Father. Realtor®. Movie nut. After pestering my parents for their commentary on “Star Wars” when I was four years old, my mind went into a creative frenzy. I’d imagined something entirely different than the actual film, which I didn’t end up seeing until its 1979 re-release at the Uptown Theater in Washington, DC. This was my formal introduction to the cinema.

During that long wait, which felt like an eternity to a child, my mind was being molded by more corrosive stuff like “Trilogy of Terror” and “Rosemary’s Baby”, most of which I’d conned various babysitters into letting me watch on television ( I convinced one poor lady that “Jaws” was actually “Moby Dick”).

The folks were pretty strict in that regard, so the less appropriate it was for a kid to watch, the more I was fascinated by it.
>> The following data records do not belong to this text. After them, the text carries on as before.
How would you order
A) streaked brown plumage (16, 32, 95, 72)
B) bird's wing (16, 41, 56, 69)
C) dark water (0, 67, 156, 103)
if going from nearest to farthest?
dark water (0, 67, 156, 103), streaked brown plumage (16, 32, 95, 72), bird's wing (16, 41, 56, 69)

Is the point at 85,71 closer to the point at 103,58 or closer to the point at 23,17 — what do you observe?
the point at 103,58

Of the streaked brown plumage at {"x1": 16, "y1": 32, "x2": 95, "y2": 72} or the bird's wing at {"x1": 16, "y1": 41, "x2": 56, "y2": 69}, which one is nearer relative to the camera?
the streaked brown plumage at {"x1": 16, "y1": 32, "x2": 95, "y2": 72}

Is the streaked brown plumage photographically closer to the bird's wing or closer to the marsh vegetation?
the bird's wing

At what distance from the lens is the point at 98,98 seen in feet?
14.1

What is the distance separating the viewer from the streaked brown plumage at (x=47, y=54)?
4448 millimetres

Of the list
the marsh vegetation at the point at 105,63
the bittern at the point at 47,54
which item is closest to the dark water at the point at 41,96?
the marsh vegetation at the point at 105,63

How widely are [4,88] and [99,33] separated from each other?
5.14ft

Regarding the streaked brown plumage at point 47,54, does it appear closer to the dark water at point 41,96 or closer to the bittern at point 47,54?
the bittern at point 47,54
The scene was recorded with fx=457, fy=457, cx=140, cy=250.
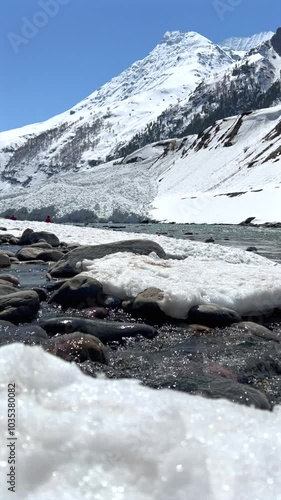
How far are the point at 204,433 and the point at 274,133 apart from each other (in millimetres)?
85694

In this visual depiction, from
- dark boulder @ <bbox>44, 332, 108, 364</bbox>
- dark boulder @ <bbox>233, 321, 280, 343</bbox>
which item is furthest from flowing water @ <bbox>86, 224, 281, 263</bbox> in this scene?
dark boulder @ <bbox>44, 332, 108, 364</bbox>

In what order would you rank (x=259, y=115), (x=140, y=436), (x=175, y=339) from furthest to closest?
(x=259, y=115)
(x=175, y=339)
(x=140, y=436)

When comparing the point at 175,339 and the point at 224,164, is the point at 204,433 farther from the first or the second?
the point at 224,164

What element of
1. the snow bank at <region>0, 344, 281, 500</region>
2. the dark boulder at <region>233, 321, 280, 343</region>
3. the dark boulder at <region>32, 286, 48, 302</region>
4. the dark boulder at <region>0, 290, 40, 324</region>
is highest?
the snow bank at <region>0, 344, 281, 500</region>

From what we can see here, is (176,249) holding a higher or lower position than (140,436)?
lower

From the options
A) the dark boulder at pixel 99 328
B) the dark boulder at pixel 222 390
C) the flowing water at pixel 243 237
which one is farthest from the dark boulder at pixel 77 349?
the flowing water at pixel 243 237

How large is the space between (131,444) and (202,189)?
71.2 meters

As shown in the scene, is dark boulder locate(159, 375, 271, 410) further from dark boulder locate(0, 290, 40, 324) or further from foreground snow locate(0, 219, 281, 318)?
dark boulder locate(0, 290, 40, 324)

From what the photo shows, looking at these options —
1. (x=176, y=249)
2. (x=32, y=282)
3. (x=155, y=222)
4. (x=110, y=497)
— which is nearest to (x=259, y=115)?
(x=155, y=222)

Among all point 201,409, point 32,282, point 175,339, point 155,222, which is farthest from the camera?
point 155,222

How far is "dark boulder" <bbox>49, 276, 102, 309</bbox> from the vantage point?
8.12m

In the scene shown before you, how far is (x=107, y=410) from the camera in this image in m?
3.50

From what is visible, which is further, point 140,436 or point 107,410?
point 107,410

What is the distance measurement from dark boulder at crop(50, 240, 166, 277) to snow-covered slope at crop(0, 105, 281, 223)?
94.1ft
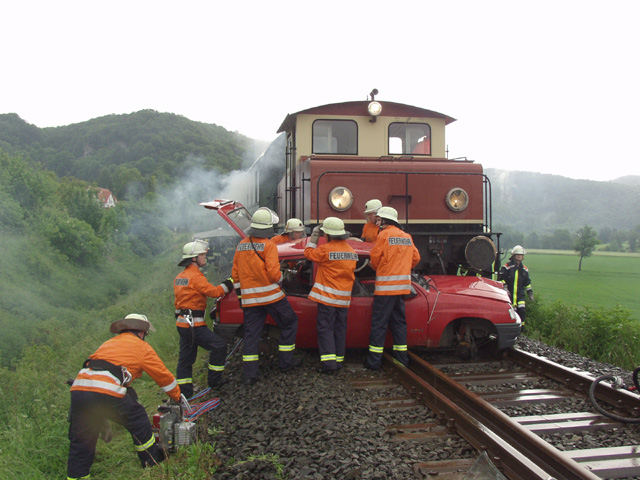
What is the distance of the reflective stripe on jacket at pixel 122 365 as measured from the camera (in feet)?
12.1

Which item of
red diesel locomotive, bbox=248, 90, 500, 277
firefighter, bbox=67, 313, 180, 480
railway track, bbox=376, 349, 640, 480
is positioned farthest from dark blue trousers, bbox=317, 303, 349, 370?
firefighter, bbox=67, 313, 180, 480

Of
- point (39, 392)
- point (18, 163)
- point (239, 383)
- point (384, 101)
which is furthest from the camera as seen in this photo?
point (18, 163)

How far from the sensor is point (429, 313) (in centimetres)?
590

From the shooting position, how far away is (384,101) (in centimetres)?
916

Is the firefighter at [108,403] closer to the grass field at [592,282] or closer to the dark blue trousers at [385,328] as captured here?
the dark blue trousers at [385,328]

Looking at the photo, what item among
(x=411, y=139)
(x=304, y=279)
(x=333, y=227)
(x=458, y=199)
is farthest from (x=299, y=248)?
(x=411, y=139)

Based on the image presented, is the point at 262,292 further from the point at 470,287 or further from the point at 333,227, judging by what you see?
the point at 470,287

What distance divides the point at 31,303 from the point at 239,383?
1357 centimetres

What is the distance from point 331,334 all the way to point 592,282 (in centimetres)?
2015

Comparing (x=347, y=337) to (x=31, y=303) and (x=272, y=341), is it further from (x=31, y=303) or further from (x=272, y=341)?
(x=31, y=303)

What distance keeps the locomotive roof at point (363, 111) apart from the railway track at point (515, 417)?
197 inches

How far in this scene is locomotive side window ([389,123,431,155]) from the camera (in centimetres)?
936

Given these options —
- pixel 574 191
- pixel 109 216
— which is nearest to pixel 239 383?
pixel 109 216

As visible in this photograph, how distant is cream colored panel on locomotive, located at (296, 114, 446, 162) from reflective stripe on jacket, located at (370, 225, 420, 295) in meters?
3.57
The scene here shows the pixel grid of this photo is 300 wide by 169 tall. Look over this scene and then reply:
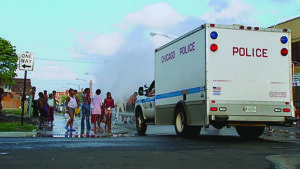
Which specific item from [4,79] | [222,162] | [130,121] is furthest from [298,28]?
[4,79]

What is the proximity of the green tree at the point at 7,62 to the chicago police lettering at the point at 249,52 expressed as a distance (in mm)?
51560

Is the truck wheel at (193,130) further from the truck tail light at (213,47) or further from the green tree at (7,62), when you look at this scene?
the green tree at (7,62)

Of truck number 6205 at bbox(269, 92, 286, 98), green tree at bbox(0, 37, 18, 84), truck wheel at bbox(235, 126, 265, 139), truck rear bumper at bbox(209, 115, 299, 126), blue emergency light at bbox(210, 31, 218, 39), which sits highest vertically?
green tree at bbox(0, 37, 18, 84)

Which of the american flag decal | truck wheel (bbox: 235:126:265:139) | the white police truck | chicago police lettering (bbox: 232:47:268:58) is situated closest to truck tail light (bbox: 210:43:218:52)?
the white police truck

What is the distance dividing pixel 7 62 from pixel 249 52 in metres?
53.6

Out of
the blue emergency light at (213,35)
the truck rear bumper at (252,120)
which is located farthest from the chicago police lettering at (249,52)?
the truck rear bumper at (252,120)

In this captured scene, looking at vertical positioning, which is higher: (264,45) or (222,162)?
(264,45)

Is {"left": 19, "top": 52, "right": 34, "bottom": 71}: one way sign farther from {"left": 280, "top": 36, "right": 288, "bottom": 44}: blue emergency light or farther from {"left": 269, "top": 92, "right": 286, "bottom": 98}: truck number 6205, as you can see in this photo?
{"left": 280, "top": 36, "right": 288, "bottom": 44}: blue emergency light

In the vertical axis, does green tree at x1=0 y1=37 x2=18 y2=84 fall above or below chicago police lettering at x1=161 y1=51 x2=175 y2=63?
above

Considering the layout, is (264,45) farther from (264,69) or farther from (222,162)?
(222,162)

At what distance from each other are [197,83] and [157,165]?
572cm

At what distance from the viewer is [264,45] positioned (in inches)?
477

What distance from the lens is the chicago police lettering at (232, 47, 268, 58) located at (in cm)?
1193

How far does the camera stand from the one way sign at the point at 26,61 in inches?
657
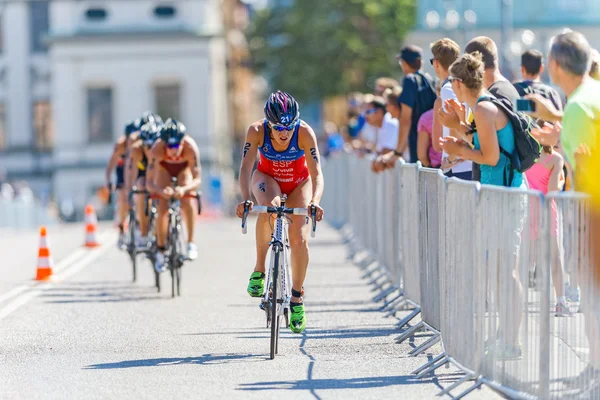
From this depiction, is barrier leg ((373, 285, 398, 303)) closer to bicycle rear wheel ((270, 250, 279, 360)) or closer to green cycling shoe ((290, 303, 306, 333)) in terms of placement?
green cycling shoe ((290, 303, 306, 333))

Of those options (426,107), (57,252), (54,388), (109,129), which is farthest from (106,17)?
(54,388)

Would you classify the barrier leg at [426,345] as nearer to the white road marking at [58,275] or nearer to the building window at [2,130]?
the white road marking at [58,275]

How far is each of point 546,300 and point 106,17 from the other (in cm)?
6157

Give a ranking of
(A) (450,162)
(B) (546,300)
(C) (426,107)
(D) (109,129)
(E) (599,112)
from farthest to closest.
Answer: (D) (109,129), (C) (426,107), (A) (450,162), (E) (599,112), (B) (546,300)

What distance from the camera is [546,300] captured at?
25.0 feet

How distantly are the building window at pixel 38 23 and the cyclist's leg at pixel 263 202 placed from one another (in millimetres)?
64130

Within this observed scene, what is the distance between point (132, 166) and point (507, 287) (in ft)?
33.0

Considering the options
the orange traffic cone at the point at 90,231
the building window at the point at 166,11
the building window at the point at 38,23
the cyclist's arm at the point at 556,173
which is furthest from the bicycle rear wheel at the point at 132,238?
the building window at the point at 38,23

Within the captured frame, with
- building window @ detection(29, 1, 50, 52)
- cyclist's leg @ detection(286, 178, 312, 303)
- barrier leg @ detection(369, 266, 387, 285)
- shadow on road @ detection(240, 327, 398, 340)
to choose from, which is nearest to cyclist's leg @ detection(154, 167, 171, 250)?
barrier leg @ detection(369, 266, 387, 285)

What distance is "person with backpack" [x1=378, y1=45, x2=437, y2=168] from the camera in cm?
1411

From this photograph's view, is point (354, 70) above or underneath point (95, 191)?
above

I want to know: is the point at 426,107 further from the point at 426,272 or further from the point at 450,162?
the point at 426,272

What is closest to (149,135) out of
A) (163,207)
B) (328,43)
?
(163,207)

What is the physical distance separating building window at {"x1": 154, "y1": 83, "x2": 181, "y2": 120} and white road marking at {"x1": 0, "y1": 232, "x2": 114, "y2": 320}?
40589mm
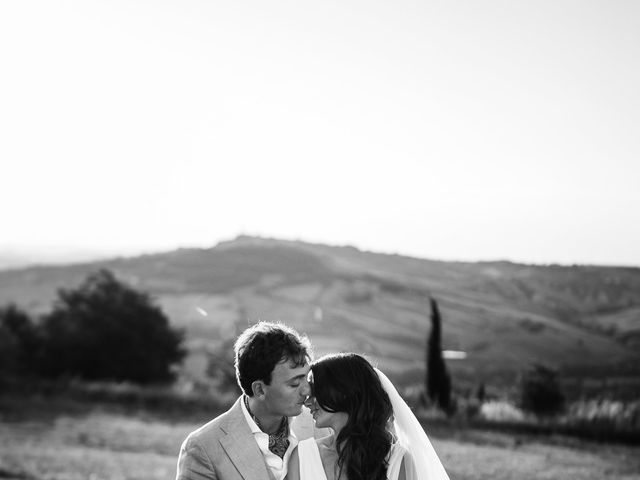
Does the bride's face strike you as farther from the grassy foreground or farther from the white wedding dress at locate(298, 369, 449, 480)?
the grassy foreground

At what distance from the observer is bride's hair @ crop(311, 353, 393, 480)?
3.93 metres

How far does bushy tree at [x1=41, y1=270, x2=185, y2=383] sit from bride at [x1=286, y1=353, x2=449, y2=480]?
2351 centimetres

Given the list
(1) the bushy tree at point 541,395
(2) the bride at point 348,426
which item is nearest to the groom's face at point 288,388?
(2) the bride at point 348,426

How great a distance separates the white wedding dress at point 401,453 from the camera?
395 centimetres

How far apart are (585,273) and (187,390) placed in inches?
591

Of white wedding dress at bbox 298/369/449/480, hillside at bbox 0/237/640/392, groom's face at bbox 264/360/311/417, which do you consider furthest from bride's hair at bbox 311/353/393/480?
hillside at bbox 0/237/640/392

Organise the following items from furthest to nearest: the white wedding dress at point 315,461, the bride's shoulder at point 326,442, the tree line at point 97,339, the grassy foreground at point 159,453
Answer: the tree line at point 97,339, the grassy foreground at point 159,453, the bride's shoulder at point 326,442, the white wedding dress at point 315,461

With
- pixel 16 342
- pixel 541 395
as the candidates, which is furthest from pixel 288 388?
pixel 16 342

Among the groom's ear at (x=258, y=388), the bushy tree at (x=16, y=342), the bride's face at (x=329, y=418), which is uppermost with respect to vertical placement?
the groom's ear at (x=258, y=388)

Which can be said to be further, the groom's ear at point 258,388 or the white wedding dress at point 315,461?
the groom's ear at point 258,388

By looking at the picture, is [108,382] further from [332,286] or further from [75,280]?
[75,280]

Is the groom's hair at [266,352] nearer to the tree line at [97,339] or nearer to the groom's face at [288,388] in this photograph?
the groom's face at [288,388]

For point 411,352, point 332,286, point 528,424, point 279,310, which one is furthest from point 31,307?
point 528,424

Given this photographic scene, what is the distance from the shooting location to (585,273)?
26.4 m
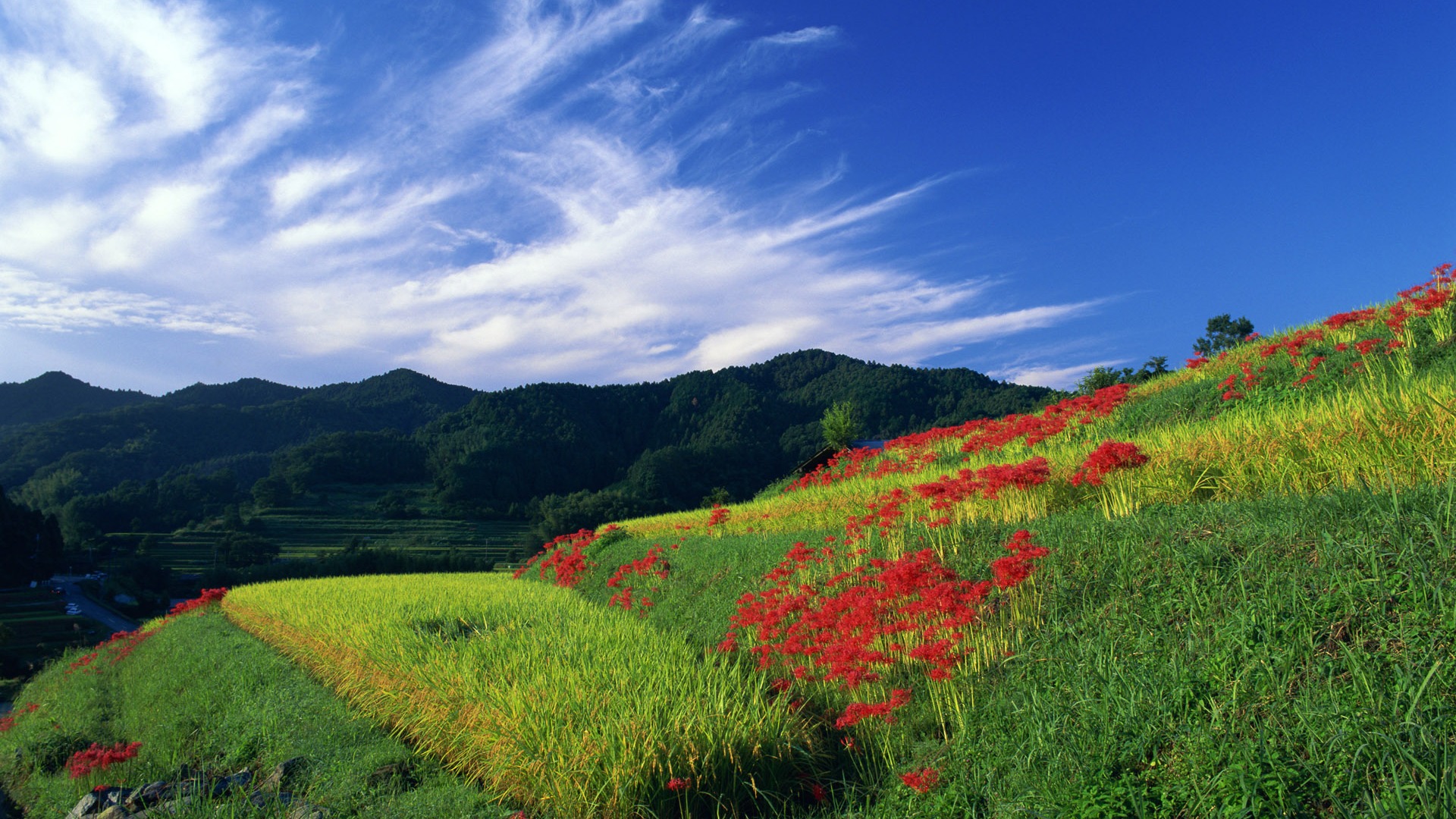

Horror staples like “Halloween” and “Friday the 13th”, as well as lesser-known low-budget fare like “Madman”, “Sleepaway Camp” and “Pieces” all ended up sneaking their way into the VHS on a regular basis.

Since then, I’ve developed an obsession with the entire film industry. Even though I watch and review a wide breadth of films these days, my appreciation for the campy, poorly lit micro-budgeters still lends itself to my evolving perspective on movies just as much as the summer blockbusters and Oscar contenders. As I recall my trips to the movie theater, I realize that this stuff is about much more than just a fleeting piece of entertainment.

A couple years ago, I was finally given the opportunity to lend my opinion on films to a publication, The Rogers Revue, with a subsequent run at Reel Film News. It's been both a privilege and a gateway to what we’re doing now. Most of my experience has come from interviewing independent filmmakers, who consistently promote innovation. The filmmaking process is grueling and relatively unforgiving.

Fellow film enthusiast Eddie Pasa and I have created DC Filmdom as a medium for film reviews, discussion, and (inevitably) some debate. And so, the creative frenzy continues.

(Michael is a member of the Washington, DC Area Film Critics Association).